Challenges ->
A - Answer each question using the essay about the new house.
(i) How long ago did the author buy and move into the house?
(ii) What single word did Keith Lamb say after his tour?
(iii) What does the author liken the neighboring buildings to?
B - Reproduce a passage of the essay about the new house verbatim, beginning at the words "Chic TrumanIt’s been" and stopping after "such a thing.".
C - Proceed with the essay about the new house, writing onward from its final sentence.

** Start Text passage **

At Home II: Further Musings

By Vincent Truman On June 14th, 2010

Chic TrumanIt’s been nearly three weeks since we bought and moved into our house and I find my feelings continue to vacillate between being awed and not being awed.  On one hand, it’s remarkable to be able to walk through the backyard at night (though the “yard” part of “backyard” is extremely wanting at this stage), yet it is another feeling altogether to look up at this vast building, standing in the middle of other vast buildings lined up like cruise ships that never leave port, and wonder what I’m doing with such a thing.

 

Conversations at work have changed just as violently as my living arrangements.  Gone are the days of casual conversation about weekends and whether the day in which we chat was worth thanking God for; instead, I am inundated with good-natured yet baffling advice about what to do now that I’ve joined the ranks of being a homeowner.  It is like going to a foreign country and being advised to make sure I go to this restaurant in that town and ask for the chef special; by the time the conversation is over, I have forgotten everything except for the “you will want to make you that you…” part.

 

I keep on trying to lure people over to see the damn thing to gage how far I have to go in improving it.  This weekend, I had my ex-brother-in-law-to-be Keith Lamb over (I was engaged to his sister long ago, but he and I – and she and I – have remained friends) and gave him a tour.  He nodded a couple of times and said, “cool”.  This says to me that there’s a great deal more work to be done.  I want a “wow” or “awesome” or even an enthusiastic “neat.”

** End Text passage **
** Start Data excerpts **

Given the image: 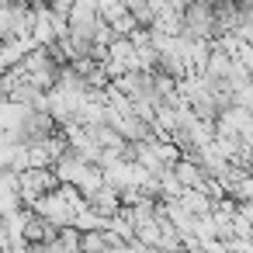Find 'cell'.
Masks as SVG:
<instances>
[{"instance_id": "6da1fadb", "label": "cell", "mask_w": 253, "mask_h": 253, "mask_svg": "<svg viewBox=\"0 0 253 253\" xmlns=\"http://www.w3.org/2000/svg\"><path fill=\"white\" fill-rule=\"evenodd\" d=\"M184 35L198 42H218V14L211 0H191V7L184 11Z\"/></svg>"}, {"instance_id": "7a4b0ae2", "label": "cell", "mask_w": 253, "mask_h": 253, "mask_svg": "<svg viewBox=\"0 0 253 253\" xmlns=\"http://www.w3.org/2000/svg\"><path fill=\"white\" fill-rule=\"evenodd\" d=\"M52 191H59L56 170H25V173H18V194H21L25 208H32L35 201H42Z\"/></svg>"}, {"instance_id": "3957f363", "label": "cell", "mask_w": 253, "mask_h": 253, "mask_svg": "<svg viewBox=\"0 0 253 253\" xmlns=\"http://www.w3.org/2000/svg\"><path fill=\"white\" fill-rule=\"evenodd\" d=\"M115 87H118L132 104H139V101H156V104H160V97H156V73L132 70V73L118 77V80H115Z\"/></svg>"}, {"instance_id": "277c9868", "label": "cell", "mask_w": 253, "mask_h": 253, "mask_svg": "<svg viewBox=\"0 0 253 253\" xmlns=\"http://www.w3.org/2000/svg\"><path fill=\"white\" fill-rule=\"evenodd\" d=\"M32 211H35V215H42L45 222H52L56 229L73 225V215H77V211L70 208V201H66L59 191H52V194H45L42 201H35V205H32Z\"/></svg>"}, {"instance_id": "5b68a950", "label": "cell", "mask_w": 253, "mask_h": 253, "mask_svg": "<svg viewBox=\"0 0 253 253\" xmlns=\"http://www.w3.org/2000/svg\"><path fill=\"white\" fill-rule=\"evenodd\" d=\"M52 135H59L56 118H52L49 111H32V115H28V122H25V128H21L14 139H18V142H25V146H32V142H42V139H52Z\"/></svg>"}, {"instance_id": "8992f818", "label": "cell", "mask_w": 253, "mask_h": 253, "mask_svg": "<svg viewBox=\"0 0 253 253\" xmlns=\"http://www.w3.org/2000/svg\"><path fill=\"white\" fill-rule=\"evenodd\" d=\"M32 108L18 104V101H0V132H7V135H18L28 122Z\"/></svg>"}, {"instance_id": "52a82bcc", "label": "cell", "mask_w": 253, "mask_h": 253, "mask_svg": "<svg viewBox=\"0 0 253 253\" xmlns=\"http://www.w3.org/2000/svg\"><path fill=\"white\" fill-rule=\"evenodd\" d=\"M87 167H90V163H87L84 156H77V153L70 149V153H66V156H63V160H59V163H56L52 170H56L59 184H73V187H77V184H80V177L87 173Z\"/></svg>"}, {"instance_id": "ba28073f", "label": "cell", "mask_w": 253, "mask_h": 253, "mask_svg": "<svg viewBox=\"0 0 253 253\" xmlns=\"http://www.w3.org/2000/svg\"><path fill=\"white\" fill-rule=\"evenodd\" d=\"M87 205H90L94 211H101L104 218H115V215L122 211V191L108 184V187H101L97 194H90V198H87Z\"/></svg>"}, {"instance_id": "9c48e42d", "label": "cell", "mask_w": 253, "mask_h": 253, "mask_svg": "<svg viewBox=\"0 0 253 253\" xmlns=\"http://www.w3.org/2000/svg\"><path fill=\"white\" fill-rule=\"evenodd\" d=\"M84 232L80 229H73V225H63V229H56V236L45 243L52 253H84Z\"/></svg>"}, {"instance_id": "30bf717a", "label": "cell", "mask_w": 253, "mask_h": 253, "mask_svg": "<svg viewBox=\"0 0 253 253\" xmlns=\"http://www.w3.org/2000/svg\"><path fill=\"white\" fill-rule=\"evenodd\" d=\"M180 201H184V208H187L194 218H201V215H211V211H215V201H211L205 191H184V198H180Z\"/></svg>"}, {"instance_id": "8fae6325", "label": "cell", "mask_w": 253, "mask_h": 253, "mask_svg": "<svg viewBox=\"0 0 253 253\" xmlns=\"http://www.w3.org/2000/svg\"><path fill=\"white\" fill-rule=\"evenodd\" d=\"M108 222L111 218H104L101 211H94L90 205L84 208V211H77L73 215V229H80V232H97V229H108Z\"/></svg>"}, {"instance_id": "7c38bea8", "label": "cell", "mask_w": 253, "mask_h": 253, "mask_svg": "<svg viewBox=\"0 0 253 253\" xmlns=\"http://www.w3.org/2000/svg\"><path fill=\"white\" fill-rule=\"evenodd\" d=\"M135 239L142 243V246H163V229H160V218H153V222H142L139 229H135Z\"/></svg>"}, {"instance_id": "4fadbf2b", "label": "cell", "mask_w": 253, "mask_h": 253, "mask_svg": "<svg viewBox=\"0 0 253 253\" xmlns=\"http://www.w3.org/2000/svg\"><path fill=\"white\" fill-rule=\"evenodd\" d=\"M205 253H229V246H225L222 239H208V243H205Z\"/></svg>"}, {"instance_id": "5bb4252c", "label": "cell", "mask_w": 253, "mask_h": 253, "mask_svg": "<svg viewBox=\"0 0 253 253\" xmlns=\"http://www.w3.org/2000/svg\"><path fill=\"white\" fill-rule=\"evenodd\" d=\"M239 215H243V218H246V222L253 225V201H246V205H239Z\"/></svg>"}, {"instance_id": "9a60e30c", "label": "cell", "mask_w": 253, "mask_h": 253, "mask_svg": "<svg viewBox=\"0 0 253 253\" xmlns=\"http://www.w3.org/2000/svg\"><path fill=\"white\" fill-rule=\"evenodd\" d=\"M28 253H52V250H49L45 243H32V246H28Z\"/></svg>"}, {"instance_id": "2e32d148", "label": "cell", "mask_w": 253, "mask_h": 253, "mask_svg": "<svg viewBox=\"0 0 253 253\" xmlns=\"http://www.w3.org/2000/svg\"><path fill=\"white\" fill-rule=\"evenodd\" d=\"M4 73H7V70H4V66H0V77H4Z\"/></svg>"}]
</instances>
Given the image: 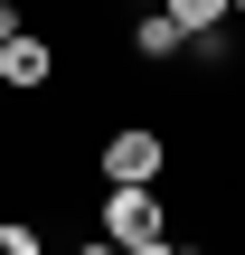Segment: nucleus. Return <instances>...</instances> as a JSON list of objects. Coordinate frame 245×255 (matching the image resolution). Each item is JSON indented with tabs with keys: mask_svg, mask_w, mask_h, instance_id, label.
I'll list each match as a JSON object with an SVG mask.
<instances>
[{
	"mask_svg": "<svg viewBox=\"0 0 245 255\" xmlns=\"http://www.w3.org/2000/svg\"><path fill=\"white\" fill-rule=\"evenodd\" d=\"M161 161H170V142H161L151 123H123V132H104V180H161Z\"/></svg>",
	"mask_w": 245,
	"mask_h": 255,
	"instance_id": "obj_2",
	"label": "nucleus"
},
{
	"mask_svg": "<svg viewBox=\"0 0 245 255\" xmlns=\"http://www.w3.org/2000/svg\"><path fill=\"white\" fill-rule=\"evenodd\" d=\"M94 227H104V246H123V255H161V246H170V218H161L151 180H113Z\"/></svg>",
	"mask_w": 245,
	"mask_h": 255,
	"instance_id": "obj_1",
	"label": "nucleus"
},
{
	"mask_svg": "<svg viewBox=\"0 0 245 255\" xmlns=\"http://www.w3.org/2000/svg\"><path fill=\"white\" fill-rule=\"evenodd\" d=\"M161 9H170V19H179V28H189V38H198V28H217V19H236V9H227V0H161Z\"/></svg>",
	"mask_w": 245,
	"mask_h": 255,
	"instance_id": "obj_5",
	"label": "nucleus"
},
{
	"mask_svg": "<svg viewBox=\"0 0 245 255\" xmlns=\"http://www.w3.org/2000/svg\"><path fill=\"white\" fill-rule=\"evenodd\" d=\"M19 28H28V19H19V0H0V38H19Z\"/></svg>",
	"mask_w": 245,
	"mask_h": 255,
	"instance_id": "obj_7",
	"label": "nucleus"
},
{
	"mask_svg": "<svg viewBox=\"0 0 245 255\" xmlns=\"http://www.w3.org/2000/svg\"><path fill=\"white\" fill-rule=\"evenodd\" d=\"M47 76H57V47H47V38H28V28H19V38H0V85L38 95Z\"/></svg>",
	"mask_w": 245,
	"mask_h": 255,
	"instance_id": "obj_3",
	"label": "nucleus"
},
{
	"mask_svg": "<svg viewBox=\"0 0 245 255\" xmlns=\"http://www.w3.org/2000/svg\"><path fill=\"white\" fill-rule=\"evenodd\" d=\"M179 47H189V28H179V19H170L161 0H151V9H132V57H151V66H170Z\"/></svg>",
	"mask_w": 245,
	"mask_h": 255,
	"instance_id": "obj_4",
	"label": "nucleus"
},
{
	"mask_svg": "<svg viewBox=\"0 0 245 255\" xmlns=\"http://www.w3.org/2000/svg\"><path fill=\"white\" fill-rule=\"evenodd\" d=\"M132 9H151V0H132Z\"/></svg>",
	"mask_w": 245,
	"mask_h": 255,
	"instance_id": "obj_9",
	"label": "nucleus"
},
{
	"mask_svg": "<svg viewBox=\"0 0 245 255\" xmlns=\"http://www.w3.org/2000/svg\"><path fill=\"white\" fill-rule=\"evenodd\" d=\"M227 9H236V19H245V0H227Z\"/></svg>",
	"mask_w": 245,
	"mask_h": 255,
	"instance_id": "obj_8",
	"label": "nucleus"
},
{
	"mask_svg": "<svg viewBox=\"0 0 245 255\" xmlns=\"http://www.w3.org/2000/svg\"><path fill=\"white\" fill-rule=\"evenodd\" d=\"M0 255H38V227H19V218H9V227H0Z\"/></svg>",
	"mask_w": 245,
	"mask_h": 255,
	"instance_id": "obj_6",
	"label": "nucleus"
}]
</instances>
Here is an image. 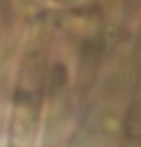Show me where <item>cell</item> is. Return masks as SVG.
Wrapping results in <instances>:
<instances>
[{
  "label": "cell",
  "instance_id": "cell-1",
  "mask_svg": "<svg viewBox=\"0 0 141 147\" xmlns=\"http://www.w3.org/2000/svg\"><path fill=\"white\" fill-rule=\"evenodd\" d=\"M123 125H125V135H127L129 139L139 141L141 139V90L135 94V98H133V101H131Z\"/></svg>",
  "mask_w": 141,
  "mask_h": 147
},
{
  "label": "cell",
  "instance_id": "cell-2",
  "mask_svg": "<svg viewBox=\"0 0 141 147\" xmlns=\"http://www.w3.org/2000/svg\"><path fill=\"white\" fill-rule=\"evenodd\" d=\"M133 66H135V72H137V80L141 82V30L137 34L135 48H133Z\"/></svg>",
  "mask_w": 141,
  "mask_h": 147
},
{
  "label": "cell",
  "instance_id": "cell-3",
  "mask_svg": "<svg viewBox=\"0 0 141 147\" xmlns=\"http://www.w3.org/2000/svg\"><path fill=\"white\" fill-rule=\"evenodd\" d=\"M4 2H6V0H0V8H2V4H4Z\"/></svg>",
  "mask_w": 141,
  "mask_h": 147
}]
</instances>
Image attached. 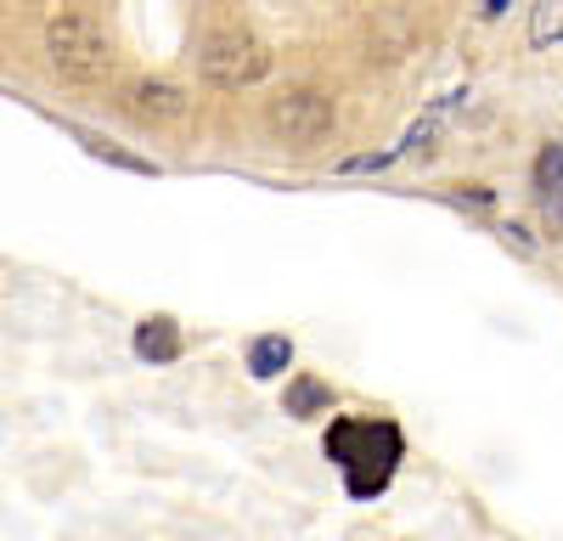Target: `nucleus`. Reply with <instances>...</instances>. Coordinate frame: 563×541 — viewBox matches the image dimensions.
Here are the masks:
<instances>
[{"mask_svg": "<svg viewBox=\"0 0 563 541\" xmlns=\"http://www.w3.org/2000/svg\"><path fill=\"white\" fill-rule=\"evenodd\" d=\"M276 52L249 29V23H214L198 40V74L220 90H249L260 79H271Z\"/></svg>", "mask_w": 563, "mask_h": 541, "instance_id": "20e7f679", "label": "nucleus"}, {"mask_svg": "<svg viewBox=\"0 0 563 541\" xmlns=\"http://www.w3.org/2000/svg\"><path fill=\"white\" fill-rule=\"evenodd\" d=\"M327 457L339 463L350 496H378L400 463V429L389 418H333L327 423Z\"/></svg>", "mask_w": 563, "mask_h": 541, "instance_id": "f03ea898", "label": "nucleus"}, {"mask_svg": "<svg viewBox=\"0 0 563 541\" xmlns=\"http://www.w3.org/2000/svg\"><path fill=\"white\" fill-rule=\"evenodd\" d=\"M288 361H294V344L282 333H265V339L249 344V373L254 378H282V373H288Z\"/></svg>", "mask_w": 563, "mask_h": 541, "instance_id": "0eeeda50", "label": "nucleus"}, {"mask_svg": "<svg viewBox=\"0 0 563 541\" xmlns=\"http://www.w3.org/2000/svg\"><path fill=\"white\" fill-rule=\"evenodd\" d=\"M547 214H552V238H558V243H563V192H558V198H552V203H547Z\"/></svg>", "mask_w": 563, "mask_h": 541, "instance_id": "9d476101", "label": "nucleus"}, {"mask_svg": "<svg viewBox=\"0 0 563 541\" xmlns=\"http://www.w3.org/2000/svg\"><path fill=\"white\" fill-rule=\"evenodd\" d=\"M536 192H541L547 203L563 192V142H547V147H541V158H536Z\"/></svg>", "mask_w": 563, "mask_h": 541, "instance_id": "6e6552de", "label": "nucleus"}, {"mask_svg": "<svg viewBox=\"0 0 563 541\" xmlns=\"http://www.w3.org/2000/svg\"><path fill=\"white\" fill-rule=\"evenodd\" d=\"M113 108L124 119H135V124L158 130V124H175L186 113V85L169 79V74H135V79L119 85V102Z\"/></svg>", "mask_w": 563, "mask_h": 541, "instance_id": "39448f33", "label": "nucleus"}, {"mask_svg": "<svg viewBox=\"0 0 563 541\" xmlns=\"http://www.w3.org/2000/svg\"><path fill=\"white\" fill-rule=\"evenodd\" d=\"M288 406H294V418H310L316 406H327V389H321L316 378H299V384L288 389Z\"/></svg>", "mask_w": 563, "mask_h": 541, "instance_id": "1a4fd4ad", "label": "nucleus"}, {"mask_svg": "<svg viewBox=\"0 0 563 541\" xmlns=\"http://www.w3.org/2000/svg\"><path fill=\"white\" fill-rule=\"evenodd\" d=\"M333 130H339V102L321 85H288L276 102H265V135L282 153H316L333 142Z\"/></svg>", "mask_w": 563, "mask_h": 541, "instance_id": "7ed1b4c3", "label": "nucleus"}, {"mask_svg": "<svg viewBox=\"0 0 563 541\" xmlns=\"http://www.w3.org/2000/svg\"><path fill=\"white\" fill-rule=\"evenodd\" d=\"M40 57L52 74L90 85V79H108L119 63V45L113 29L97 7H52L40 18Z\"/></svg>", "mask_w": 563, "mask_h": 541, "instance_id": "f257e3e1", "label": "nucleus"}, {"mask_svg": "<svg viewBox=\"0 0 563 541\" xmlns=\"http://www.w3.org/2000/svg\"><path fill=\"white\" fill-rule=\"evenodd\" d=\"M135 355H141V361H175V355H180V328L169 322V316L141 322V328H135Z\"/></svg>", "mask_w": 563, "mask_h": 541, "instance_id": "423d86ee", "label": "nucleus"}]
</instances>
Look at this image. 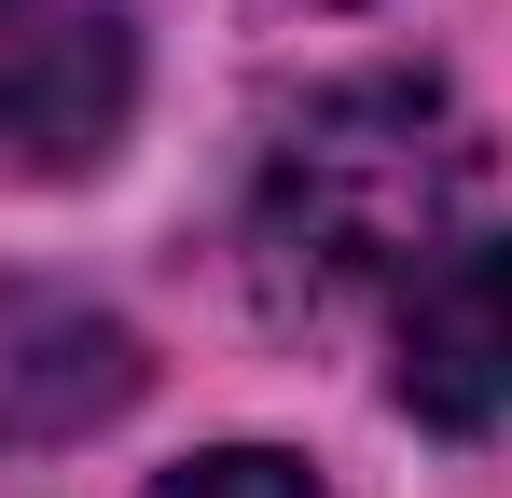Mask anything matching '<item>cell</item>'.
Returning a JSON list of instances; mask_svg holds the SVG:
<instances>
[{
	"mask_svg": "<svg viewBox=\"0 0 512 498\" xmlns=\"http://www.w3.org/2000/svg\"><path fill=\"white\" fill-rule=\"evenodd\" d=\"M485 180V139L471 111L416 70H360L319 83L277 139H263V194H250V249L277 291L305 305H346V291H388V277H429L457 249V208Z\"/></svg>",
	"mask_w": 512,
	"mask_h": 498,
	"instance_id": "obj_1",
	"label": "cell"
},
{
	"mask_svg": "<svg viewBox=\"0 0 512 498\" xmlns=\"http://www.w3.org/2000/svg\"><path fill=\"white\" fill-rule=\"evenodd\" d=\"M139 111L125 0H0V180H84Z\"/></svg>",
	"mask_w": 512,
	"mask_h": 498,
	"instance_id": "obj_2",
	"label": "cell"
},
{
	"mask_svg": "<svg viewBox=\"0 0 512 498\" xmlns=\"http://www.w3.org/2000/svg\"><path fill=\"white\" fill-rule=\"evenodd\" d=\"M402 415L499 429L512 415V236H457L429 277H402Z\"/></svg>",
	"mask_w": 512,
	"mask_h": 498,
	"instance_id": "obj_3",
	"label": "cell"
},
{
	"mask_svg": "<svg viewBox=\"0 0 512 498\" xmlns=\"http://www.w3.org/2000/svg\"><path fill=\"white\" fill-rule=\"evenodd\" d=\"M139 402V332L84 291H0V443H70Z\"/></svg>",
	"mask_w": 512,
	"mask_h": 498,
	"instance_id": "obj_4",
	"label": "cell"
},
{
	"mask_svg": "<svg viewBox=\"0 0 512 498\" xmlns=\"http://www.w3.org/2000/svg\"><path fill=\"white\" fill-rule=\"evenodd\" d=\"M153 498H319L291 457H263V443H236V457H194V471H167Z\"/></svg>",
	"mask_w": 512,
	"mask_h": 498,
	"instance_id": "obj_5",
	"label": "cell"
},
{
	"mask_svg": "<svg viewBox=\"0 0 512 498\" xmlns=\"http://www.w3.org/2000/svg\"><path fill=\"white\" fill-rule=\"evenodd\" d=\"M263 14H346V0H263Z\"/></svg>",
	"mask_w": 512,
	"mask_h": 498,
	"instance_id": "obj_6",
	"label": "cell"
}]
</instances>
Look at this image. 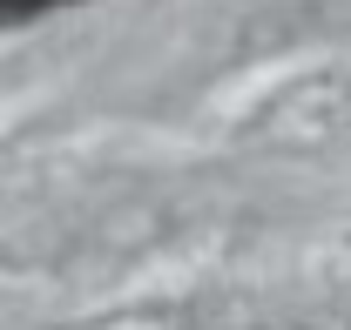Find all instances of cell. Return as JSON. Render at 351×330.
I'll use <instances>...</instances> for the list:
<instances>
[{"label": "cell", "mask_w": 351, "mask_h": 330, "mask_svg": "<svg viewBox=\"0 0 351 330\" xmlns=\"http://www.w3.org/2000/svg\"><path fill=\"white\" fill-rule=\"evenodd\" d=\"M68 7H88V0H0V34L27 27V21H47V14H68Z\"/></svg>", "instance_id": "1"}]
</instances>
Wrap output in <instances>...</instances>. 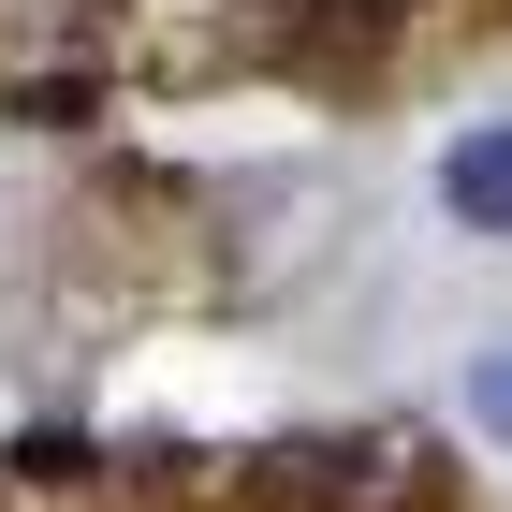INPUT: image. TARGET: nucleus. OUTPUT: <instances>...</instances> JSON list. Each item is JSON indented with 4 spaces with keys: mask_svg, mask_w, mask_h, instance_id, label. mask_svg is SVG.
Segmentation results:
<instances>
[{
    "mask_svg": "<svg viewBox=\"0 0 512 512\" xmlns=\"http://www.w3.org/2000/svg\"><path fill=\"white\" fill-rule=\"evenodd\" d=\"M469 425L512 439V352H469Z\"/></svg>",
    "mask_w": 512,
    "mask_h": 512,
    "instance_id": "nucleus-3",
    "label": "nucleus"
},
{
    "mask_svg": "<svg viewBox=\"0 0 512 512\" xmlns=\"http://www.w3.org/2000/svg\"><path fill=\"white\" fill-rule=\"evenodd\" d=\"M352 15H410V0H352Z\"/></svg>",
    "mask_w": 512,
    "mask_h": 512,
    "instance_id": "nucleus-4",
    "label": "nucleus"
},
{
    "mask_svg": "<svg viewBox=\"0 0 512 512\" xmlns=\"http://www.w3.org/2000/svg\"><path fill=\"white\" fill-rule=\"evenodd\" d=\"M439 205H454L469 235H512V118H498V132H469V147L439 161Z\"/></svg>",
    "mask_w": 512,
    "mask_h": 512,
    "instance_id": "nucleus-2",
    "label": "nucleus"
},
{
    "mask_svg": "<svg viewBox=\"0 0 512 512\" xmlns=\"http://www.w3.org/2000/svg\"><path fill=\"white\" fill-rule=\"evenodd\" d=\"M264 498L278 512H410L425 498V454H410V439H278Z\"/></svg>",
    "mask_w": 512,
    "mask_h": 512,
    "instance_id": "nucleus-1",
    "label": "nucleus"
}]
</instances>
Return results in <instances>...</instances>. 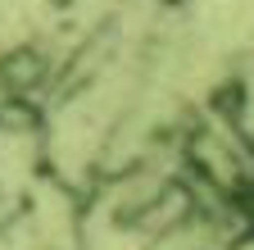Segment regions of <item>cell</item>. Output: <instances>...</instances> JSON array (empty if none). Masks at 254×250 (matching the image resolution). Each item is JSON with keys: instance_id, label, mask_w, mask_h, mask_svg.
<instances>
[{"instance_id": "obj_1", "label": "cell", "mask_w": 254, "mask_h": 250, "mask_svg": "<svg viewBox=\"0 0 254 250\" xmlns=\"http://www.w3.org/2000/svg\"><path fill=\"white\" fill-rule=\"evenodd\" d=\"M50 82V55L41 46H9V55H0V86L9 100H32Z\"/></svg>"}]
</instances>
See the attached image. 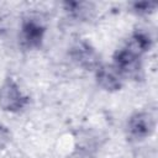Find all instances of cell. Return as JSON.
<instances>
[{
	"label": "cell",
	"mask_w": 158,
	"mask_h": 158,
	"mask_svg": "<svg viewBox=\"0 0 158 158\" xmlns=\"http://www.w3.org/2000/svg\"><path fill=\"white\" fill-rule=\"evenodd\" d=\"M47 35L46 22L37 15H25L19 22L17 43L22 51L32 52L43 47Z\"/></svg>",
	"instance_id": "6da1fadb"
},
{
	"label": "cell",
	"mask_w": 158,
	"mask_h": 158,
	"mask_svg": "<svg viewBox=\"0 0 158 158\" xmlns=\"http://www.w3.org/2000/svg\"><path fill=\"white\" fill-rule=\"evenodd\" d=\"M30 105V96L23 91L19 81L7 75L0 84V110L6 114L17 115Z\"/></svg>",
	"instance_id": "7a4b0ae2"
},
{
	"label": "cell",
	"mask_w": 158,
	"mask_h": 158,
	"mask_svg": "<svg viewBox=\"0 0 158 158\" xmlns=\"http://www.w3.org/2000/svg\"><path fill=\"white\" fill-rule=\"evenodd\" d=\"M111 64L118 70L125 80L131 81H143L146 77L143 57L137 56L126 47L117 48L111 57Z\"/></svg>",
	"instance_id": "3957f363"
},
{
	"label": "cell",
	"mask_w": 158,
	"mask_h": 158,
	"mask_svg": "<svg viewBox=\"0 0 158 158\" xmlns=\"http://www.w3.org/2000/svg\"><path fill=\"white\" fill-rule=\"evenodd\" d=\"M70 62L84 72L94 73V70L104 62L96 47L86 38H77L68 48Z\"/></svg>",
	"instance_id": "277c9868"
},
{
	"label": "cell",
	"mask_w": 158,
	"mask_h": 158,
	"mask_svg": "<svg viewBox=\"0 0 158 158\" xmlns=\"http://www.w3.org/2000/svg\"><path fill=\"white\" fill-rule=\"evenodd\" d=\"M156 131V117L146 110H136L128 115L125 122V135L131 142H143Z\"/></svg>",
	"instance_id": "5b68a950"
},
{
	"label": "cell",
	"mask_w": 158,
	"mask_h": 158,
	"mask_svg": "<svg viewBox=\"0 0 158 158\" xmlns=\"http://www.w3.org/2000/svg\"><path fill=\"white\" fill-rule=\"evenodd\" d=\"M93 74H94V80L98 88L109 94L121 91L126 83L123 77L118 73V70L111 63L102 62L94 70Z\"/></svg>",
	"instance_id": "8992f818"
},
{
	"label": "cell",
	"mask_w": 158,
	"mask_h": 158,
	"mask_svg": "<svg viewBox=\"0 0 158 158\" xmlns=\"http://www.w3.org/2000/svg\"><path fill=\"white\" fill-rule=\"evenodd\" d=\"M68 20L78 23H88L96 15V5L84 0H65L60 4Z\"/></svg>",
	"instance_id": "52a82bcc"
},
{
	"label": "cell",
	"mask_w": 158,
	"mask_h": 158,
	"mask_svg": "<svg viewBox=\"0 0 158 158\" xmlns=\"http://www.w3.org/2000/svg\"><path fill=\"white\" fill-rule=\"evenodd\" d=\"M123 47L136 53L139 57H144L148 54L154 47V37L149 30L137 26L135 27L127 36Z\"/></svg>",
	"instance_id": "ba28073f"
},
{
	"label": "cell",
	"mask_w": 158,
	"mask_h": 158,
	"mask_svg": "<svg viewBox=\"0 0 158 158\" xmlns=\"http://www.w3.org/2000/svg\"><path fill=\"white\" fill-rule=\"evenodd\" d=\"M127 11L136 17L146 19L157 11V4L151 1H130L127 4Z\"/></svg>",
	"instance_id": "9c48e42d"
},
{
	"label": "cell",
	"mask_w": 158,
	"mask_h": 158,
	"mask_svg": "<svg viewBox=\"0 0 158 158\" xmlns=\"http://www.w3.org/2000/svg\"><path fill=\"white\" fill-rule=\"evenodd\" d=\"M12 132L10 130L9 126H6L5 123L0 122V153H2L4 151H6L9 148V146L12 142Z\"/></svg>",
	"instance_id": "30bf717a"
},
{
	"label": "cell",
	"mask_w": 158,
	"mask_h": 158,
	"mask_svg": "<svg viewBox=\"0 0 158 158\" xmlns=\"http://www.w3.org/2000/svg\"><path fill=\"white\" fill-rule=\"evenodd\" d=\"M1 32H2V30H1V26H0V37H1Z\"/></svg>",
	"instance_id": "8fae6325"
}]
</instances>
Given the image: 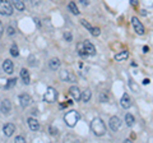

** End Data excerpts **

Answers given ->
A -
(i) Nearly three weeks.
(ii) "Cool."
(iii) Cruise ships that never leave port.

B -
Chic TrumanIt’s been nearly three weeks since we bought and moved into our house and I find my feelings continue to vacillate between being awed and not being awed.  On one hand, it’s remarkable to be able to walk through the backyard at night (though the “yard” part of “backyard” is extremely wanting at this stage), yet it is another feeling altogether to look up at this vast building, standing in the middle of other vast buildings lined up like cruise ships that never leave port, and wonder what I’m doing with such a thing.

C -
 

My office is wide and spacious and is plonked down in the basement, although it is not dingy or dank.  The carpet is relatively fresh and there is a 3 foot by 6 foot window beyond my computer where I can gaze out onto a limited yet happy slice of sky.  If I am to write a Great American Novel, I can think of no more suitable place than one that is permanently subterranean. 

 

Thinking of writing has, after a long respite, finally worked its way back into my mind.  Should I direct another sketch show?  Perhaps some improv?   Perhaps a drama or tragedy?   Perhaps I should see about licensing Albee’s “Who’s Afraid of Virginia Woolf?” or  Aykbourn’s “The Norman Conquests”?  Should I just direct?  Should I just produce and let others direct?  I confess, as I inch a bit older, the idea of producing and letting others get on with the directing and acting is increasingly attractive.  As I have said often, I adore live theater, if it weren’t for those fucking actors.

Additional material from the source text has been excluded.